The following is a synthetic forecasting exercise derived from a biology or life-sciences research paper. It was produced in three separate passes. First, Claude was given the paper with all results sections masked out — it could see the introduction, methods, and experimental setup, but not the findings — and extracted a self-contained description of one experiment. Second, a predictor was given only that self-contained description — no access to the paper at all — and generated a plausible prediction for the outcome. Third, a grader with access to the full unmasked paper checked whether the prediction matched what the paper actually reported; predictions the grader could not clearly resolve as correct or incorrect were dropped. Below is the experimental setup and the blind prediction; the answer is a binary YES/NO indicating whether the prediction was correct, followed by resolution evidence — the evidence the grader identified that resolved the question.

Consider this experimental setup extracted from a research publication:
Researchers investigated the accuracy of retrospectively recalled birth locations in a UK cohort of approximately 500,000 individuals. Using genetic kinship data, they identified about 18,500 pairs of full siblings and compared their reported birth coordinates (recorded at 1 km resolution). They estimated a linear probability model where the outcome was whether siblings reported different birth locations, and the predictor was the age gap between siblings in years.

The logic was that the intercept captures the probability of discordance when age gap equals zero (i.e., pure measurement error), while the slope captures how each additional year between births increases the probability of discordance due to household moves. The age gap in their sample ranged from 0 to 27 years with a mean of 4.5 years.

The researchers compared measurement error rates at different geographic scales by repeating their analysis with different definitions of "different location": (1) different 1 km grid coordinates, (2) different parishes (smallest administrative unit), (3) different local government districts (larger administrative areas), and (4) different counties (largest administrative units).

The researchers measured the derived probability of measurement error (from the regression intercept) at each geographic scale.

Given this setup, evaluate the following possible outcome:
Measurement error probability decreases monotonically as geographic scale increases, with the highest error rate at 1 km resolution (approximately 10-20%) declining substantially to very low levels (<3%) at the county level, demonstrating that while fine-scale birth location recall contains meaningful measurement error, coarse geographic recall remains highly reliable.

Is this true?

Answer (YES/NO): NO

ASSIGNED TASK:
In the entries above, find the line holding "The researchers measured" and the line holding "Given this setup, evaluate"; print both of them and every line between, exactly, and nothing else.

OUTPUT BELOW:
The researchers measured the derived probability of measurement error (from the regression intercept) at each geographic scale.

Given this setup, evaluate the following possible outcome:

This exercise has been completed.